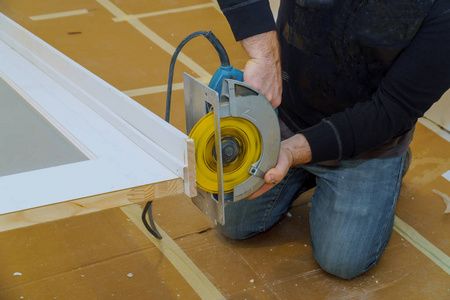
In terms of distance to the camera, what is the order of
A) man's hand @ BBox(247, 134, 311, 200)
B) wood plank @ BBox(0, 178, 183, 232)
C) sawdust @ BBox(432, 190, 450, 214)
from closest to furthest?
wood plank @ BBox(0, 178, 183, 232) → man's hand @ BBox(247, 134, 311, 200) → sawdust @ BBox(432, 190, 450, 214)

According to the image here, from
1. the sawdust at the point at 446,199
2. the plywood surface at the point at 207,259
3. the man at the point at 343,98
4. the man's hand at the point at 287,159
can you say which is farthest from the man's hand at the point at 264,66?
the sawdust at the point at 446,199

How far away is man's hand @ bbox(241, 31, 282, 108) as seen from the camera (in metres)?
1.50

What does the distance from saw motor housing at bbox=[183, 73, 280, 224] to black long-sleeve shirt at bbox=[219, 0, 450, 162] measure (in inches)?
11.9

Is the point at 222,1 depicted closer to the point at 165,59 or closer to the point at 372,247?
the point at 372,247

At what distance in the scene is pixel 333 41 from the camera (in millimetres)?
1751

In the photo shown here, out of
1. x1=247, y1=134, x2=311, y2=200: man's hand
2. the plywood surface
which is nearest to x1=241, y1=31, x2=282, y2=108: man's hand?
x1=247, y1=134, x2=311, y2=200: man's hand

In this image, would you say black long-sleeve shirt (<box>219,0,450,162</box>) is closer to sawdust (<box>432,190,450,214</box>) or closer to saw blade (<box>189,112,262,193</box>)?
saw blade (<box>189,112,262,193</box>)

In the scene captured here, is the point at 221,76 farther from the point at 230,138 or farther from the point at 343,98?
the point at 343,98

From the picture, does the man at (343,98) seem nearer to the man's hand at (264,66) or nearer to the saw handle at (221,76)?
the man's hand at (264,66)

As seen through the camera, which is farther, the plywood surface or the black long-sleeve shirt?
the plywood surface

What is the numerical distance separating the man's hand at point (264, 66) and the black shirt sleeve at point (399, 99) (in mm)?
204

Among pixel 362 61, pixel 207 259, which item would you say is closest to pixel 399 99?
pixel 362 61

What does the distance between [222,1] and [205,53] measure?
186 centimetres

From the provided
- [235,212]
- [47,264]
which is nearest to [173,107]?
[235,212]
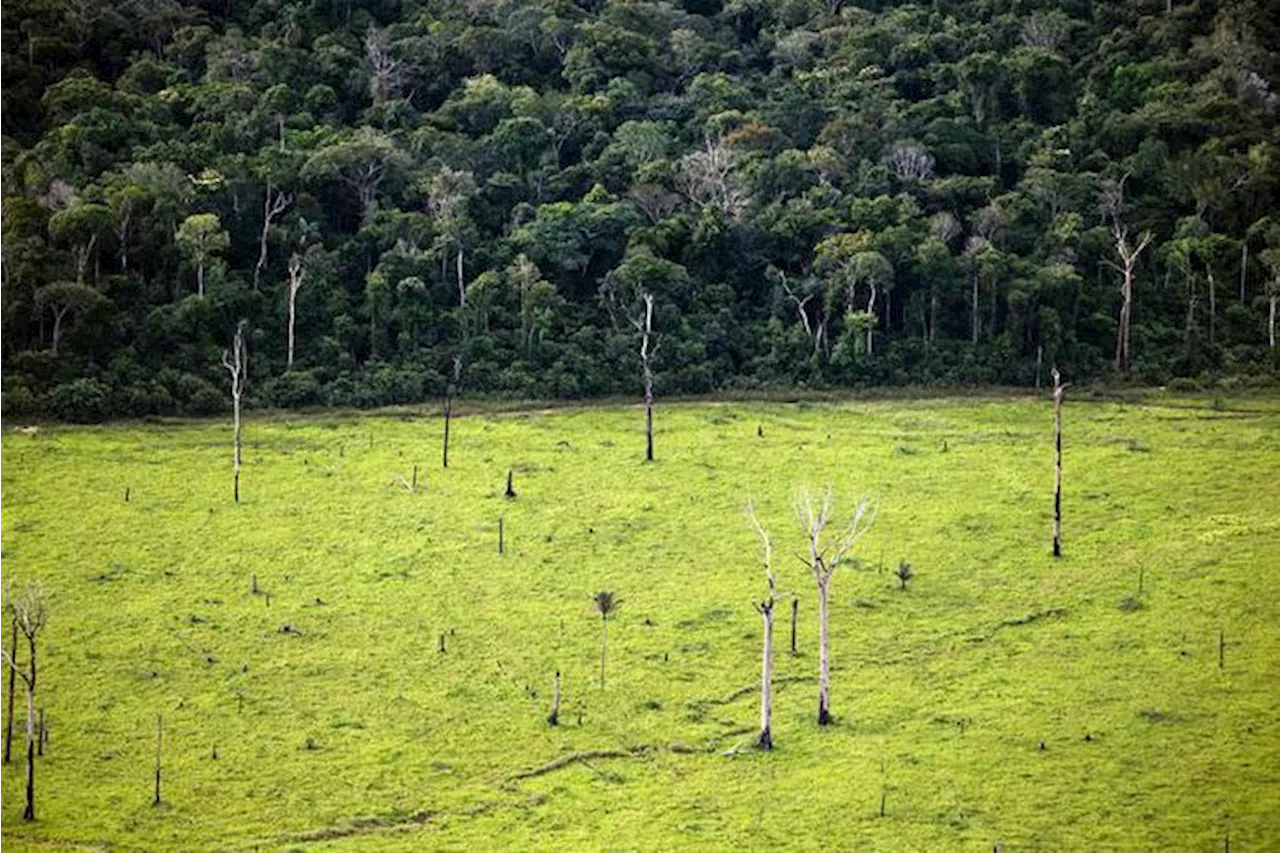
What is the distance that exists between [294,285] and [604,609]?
39.5 metres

___

## Stated exercise
Copy all of the items above word for word, leaving out the pictures.

## Answer to the problem
In terms of distance to the camera, what is the order of
A) man's hand @ BBox(247, 134, 311, 200)
B) wood plank @ BBox(0, 178, 183, 232)
C) sawdust @ BBox(432, 190, 450, 214)
from closest to furthest?
wood plank @ BBox(0, 178, 183, 232) → man's hand @ BBox(247, 134, 311, 200) → sawdust @ BBox(432, 190, 450, 214)

According to the image here, from
1. the sawdust at the point at 446,199
2. the plywood surface at the point at 207,259
3. the man at the point at 343,98
4. the man's hand at the point at 287,159
can you say which is farthest from the man's hand at the point at 264,66?
the sawdust at the point at 446,199

How far away is man's hand @ bbox(241, 31, 282, 108) as seen from the camera (in metres)?
1.50

What does the distance from saw motor housing at bbox=[183, 73, 280, 224] to black long-sleeve shirt at bbox=[219, 0, 450, 162] measure (in inches)?
11.9

Is the point at 222,1 depicted closer to the point at 165,59 or closer to the point at 372,247?
the point at 372,247

At what distance in the scene is pixel 333 41 from the camera (in millimetres)?
1751

In the photo shown here, out of
1. x1=247, y1=134, x2=311, y2=200: man's hand
2. the plywood surface
which is nearest to x1=241, y1=31, x2=282, y2=108: man's hand?
x1=247, y1=134, x2=311, y2=200: man's hand

In this image, would you say black long-sleeve shirt (<box>219,0,450,162</box>) is closer to sawdust (<box>432,190,450,214</box>) or closer to saw blade (<box>189,112,262,193</box>)?
saw blade (<box>189,112,262,193</box>)

In the scene captured here, is the point at 221,76 farther from the point at 230,138 or farther from the point at 343,98?
the point at 343,98

From the picture, does the man at (343,98) seem nearer to the man's hand at (264,66) or nearer to the saw handle at (221,76)?
the man's hand at (264,66)

As seen through the camera, which is farther, the plywood surface or the black long-sleeve shirt?
the plywood surface

What is the numerical distance separating the man's hand at point (264, 66) and the black shirt sleeve at point (399, 99) (in mm)?
204

Among pixel 362 61, pixel 207 259, which item would you say is closest to pixel 399 99?
pixel 362 61

What does the distance between [222,1] and [205,53] measure?
186 centimetres

From the provided
- [235,212]
- [47,264]
which is nearest to [173,107]?
[235,212]
What is the distance that exists between [294,285] and [604,609]?
39.5 metres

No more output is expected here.